Obama’s Louis XV budget
To prove his bona fides, he later appointed a deficit reduction commission. It made its report last December, when the economy was well past recession, solemnly declaring that “the era of debt denial is over.” That lasted all of two months. The president’s first post-commission budget, submitted Monday, marks a return to obliviousness. Even Erskine Bowles, Obama’s Democratic debt commission co-chair, says it goes “nowhere near where they will have to go to resolve our fiscal nightmare.” The budget touts a deficit reduction of $1.1 trillion over the next decade.
Where to begin? Even if you buy this number, Obama’s budget adds $7.2 trillion in new debt over that same decade.
But there’s a catch. The administration assumes economic growth levels higher than private economists and the Congressional Budget Office predict. Without this rosy scenario—using CBO growth estimates—$1.7 trillion of revenue disappears and U.S. debt increases $9 trillion over the next decade. This is almost $1 trillion every year.
Assume you buy the rosy scenario. Of what does this $1.1 trillion in deficit reduction consist? Painful cuts? Think again. It consists of $1.6 trillion in tax hikes, plus an odd $328 billion of some mysterious bipartisan funding for a transportation trust fund (gas taxes, one supposes)—for a grand total of nearly $2 trillion in new taxes.
Classic Obama debt reduction: Add $2 trillion in new taxes, then add another $1 trillion in new spending and, presto, you’ve got $1 trillion of debt reduction. It’s the same kind of mad deficit accounting in Obamacare: It reduces debt by adding $540 billion in new spending, then adding $770 billion in new taxes. Presto: $230 billion of “debt reduction.” Bialystock & Bloom accounting.
And what of those “painful cuts” Obama is making to programs he really cares about? The catch is that these “cuts” are from a hugely inflated new baseline created by the orgy of spending in Obama’s first two years. These were supposedly catastrophe-averting, anti-Depression emergency measures. But post-recession they remain in place. As a result, discretionary nondefense budget levels today are 24 percent higher than before Obama—84 percent higher if you add in the stimulus money.
Which is why the supposedly painful cuts yield spending still at stratospheric levels. After all the cuts, Department of Education funding for 2012 remains 35 percent higher than in the last pre-emergency pre-Obama year, 2008. Environmental Protection Agency: 18 percent higher. Department of Energy: 22 percent higher. Consider even the biggest “painful cut” headline of all, the 50 percent cut in fuel subsidies for the poor. Barbaric, is it not? Except for the fact that the subsidies had been doubled from 2008 levels. The draconian cut is nothing but a return to normal pre-recession levels.
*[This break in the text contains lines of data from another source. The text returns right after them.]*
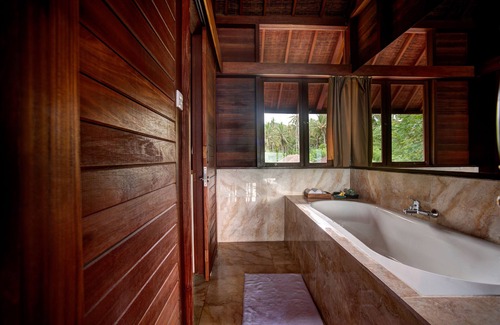 Manggis Complejo | Sea Breeze Candidasa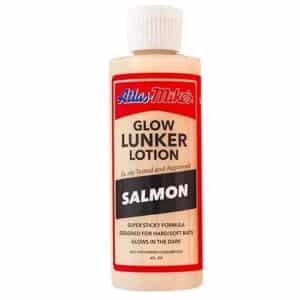 Atlas Mikes Lunker Lotion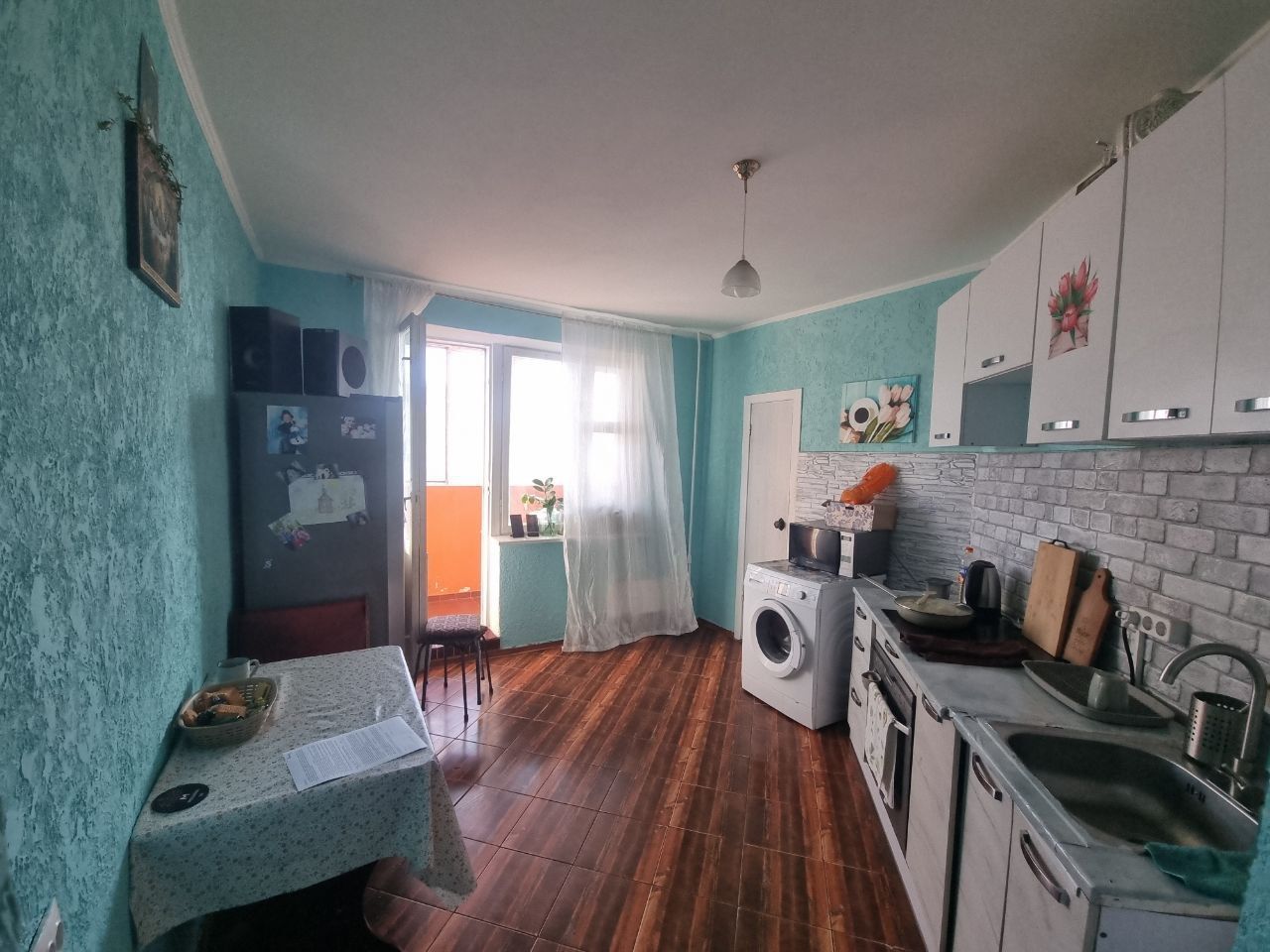 Apartament cu 5 camere, Botanica, Chișinău - Poză 6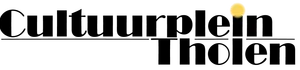 logo Cultuurplein Tholen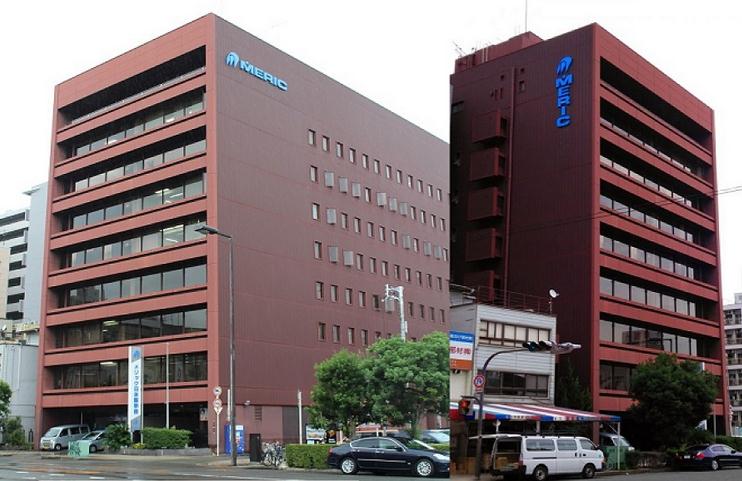 truong-nhat-ngu- Meric Osaka-duhocedu-com,Điểm danh các trường Nhật ngữ uy tín tại Nhật Bản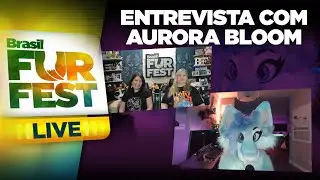 BFF Live | Entrevista com Aurora Bloom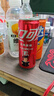 可口可樂(lè )（Coca-Cola）碳酸汽水摩登罐飲料330ml*24罐新老包裝隨機發(fā)貨 曬單實(shí)拍圖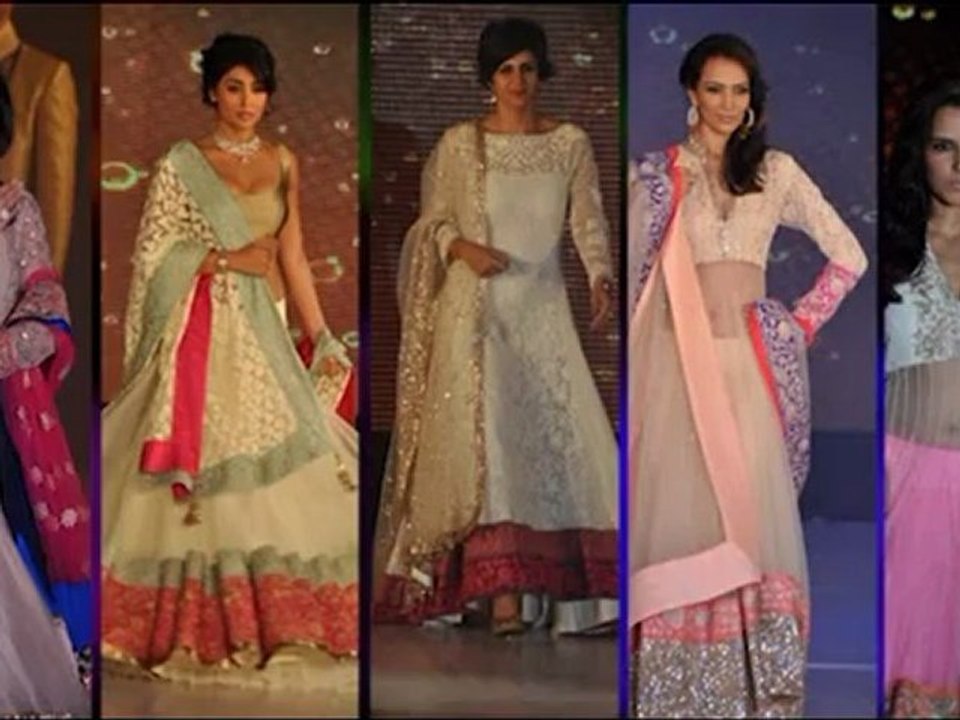 Kajol, Sushmita Sen & Neha Dhupia GO DESI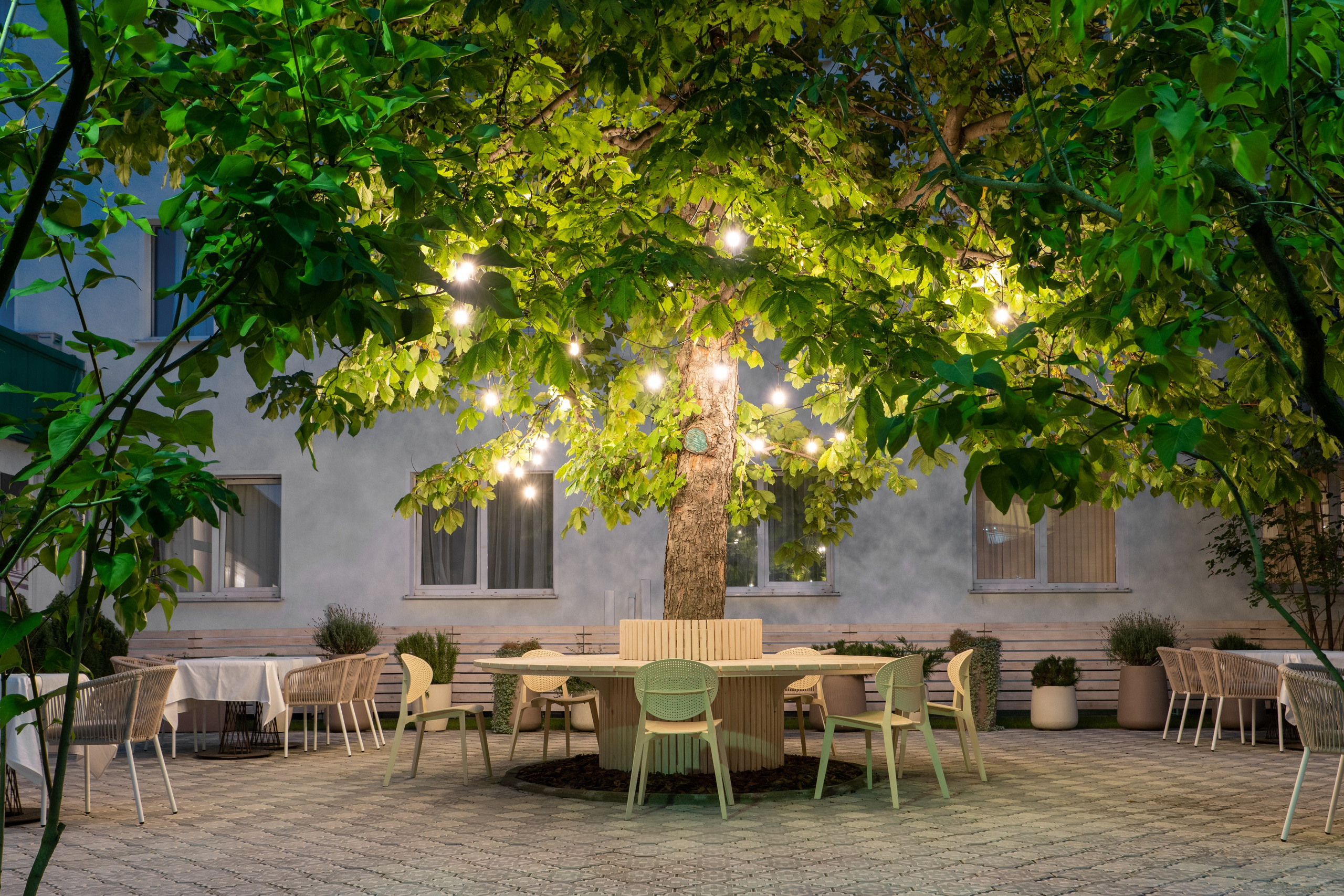 Интерьерный и архитектурный фотограф и видеограф в Москве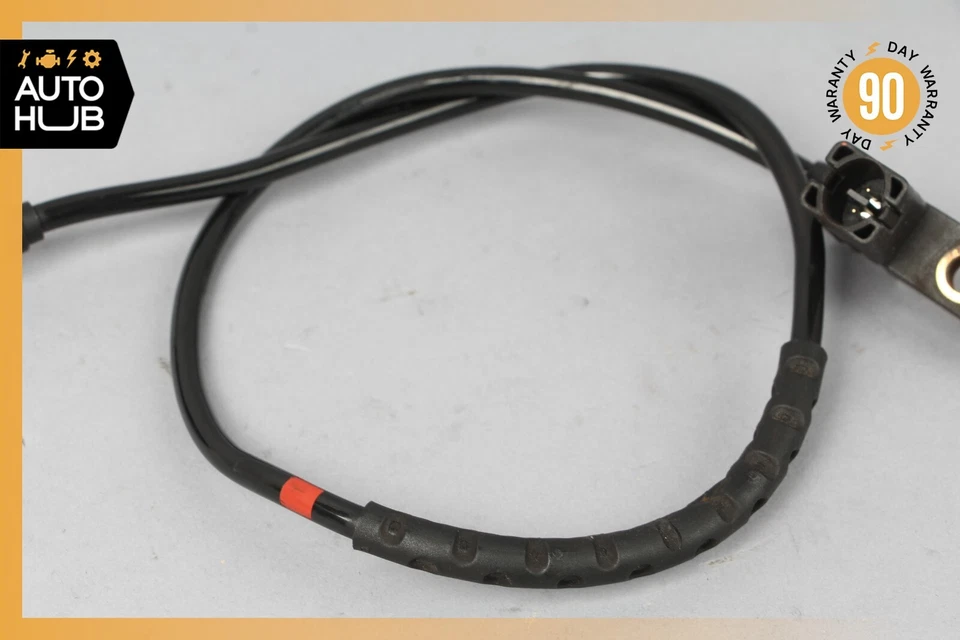 07-11 Mercedes W164 ML63 R63 AMG Rear Wheel Brake Pad Wear Sensor 1644401506 OEM - Image 3 of 4
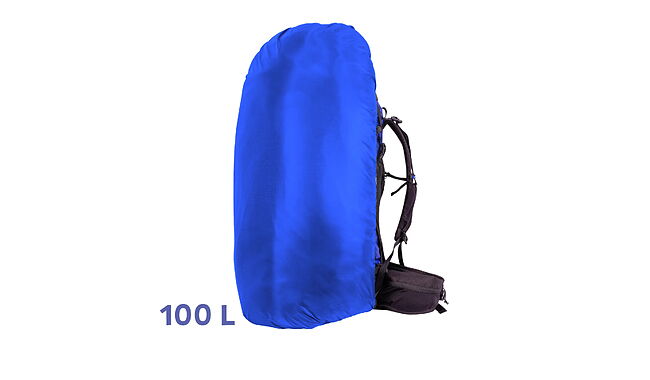 Чохол Fram Equipment Rain Cover XL - фото 1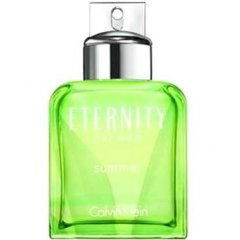 Eternity Summer for Men 2009 by Calvin Klein Eternity Summer for Men 2009 by Calvin Klein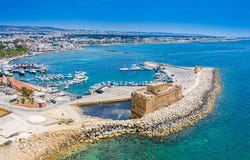 Peyia, Paphos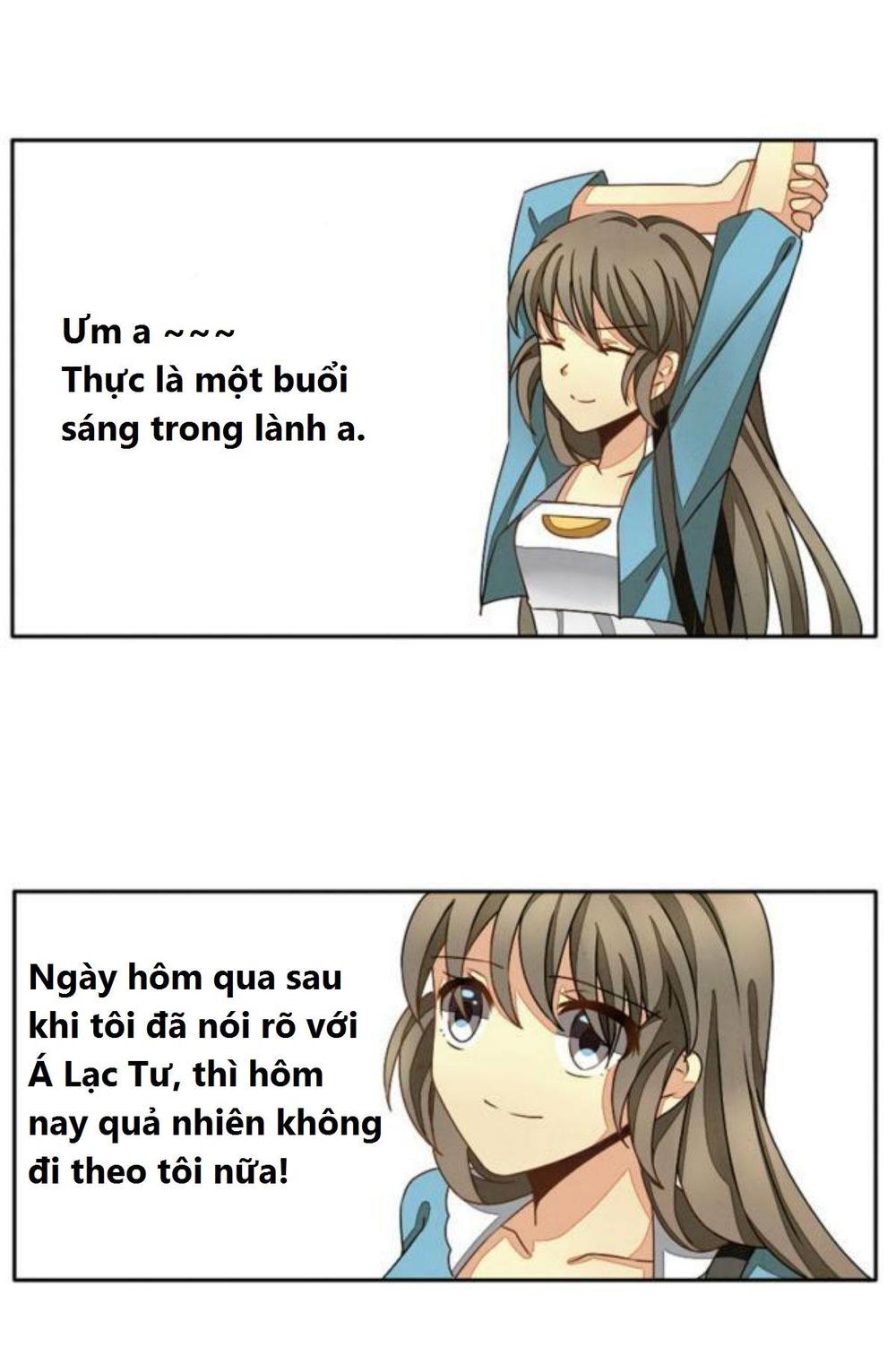 Vị Hôn Thê Bỏ Trốn Chapter 4 - 29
Yet all this is penny-ante stuff. The real money is in entitlements. And the real scandal of this budget is that Obama doesn’t touch them. Not Social Security. Not Medicaid. Not Medicare.
What about tax reform, the other major recommendation of the deficit commission? Nothing.
How about just a subset of that—corporate tax reform, on which Republicans have signaled they are eager to collaborate? The formula is simple: Eliminate the loopholes to broaden the tax base, then lower the rates for everyone, promoting both fairness and economic efficiency. What does the Obama budget do? Removes tax breaks—and then keeps the rate at 35 percent, among the highest in the industrialized world (more than twice Canada’s, for example).
Yet for all its gimmicks, this budget leaves the country at decade’s end saddled with publicly held debt triple what Obama inherited.
A more cynical budget is hard to imagine. This one ignores the looming debt crisis, shifts all responsibility for serious budget-cutting to the Republicans—for which Democrats are ready with a two-year, full-artillery demagogic assault—and sets Obama up perfectly for re-election in 2012.
Obama fancies his happy talk, debt-denial optimism to be Reaganesque. It’s more Louis XV. Reagan begat a quarter-century of prosperity; Louis, the deluge.
Moreover, unlike Obama, Louis had the decency to admit he was forfeiting the future. He never pretended to be winning it.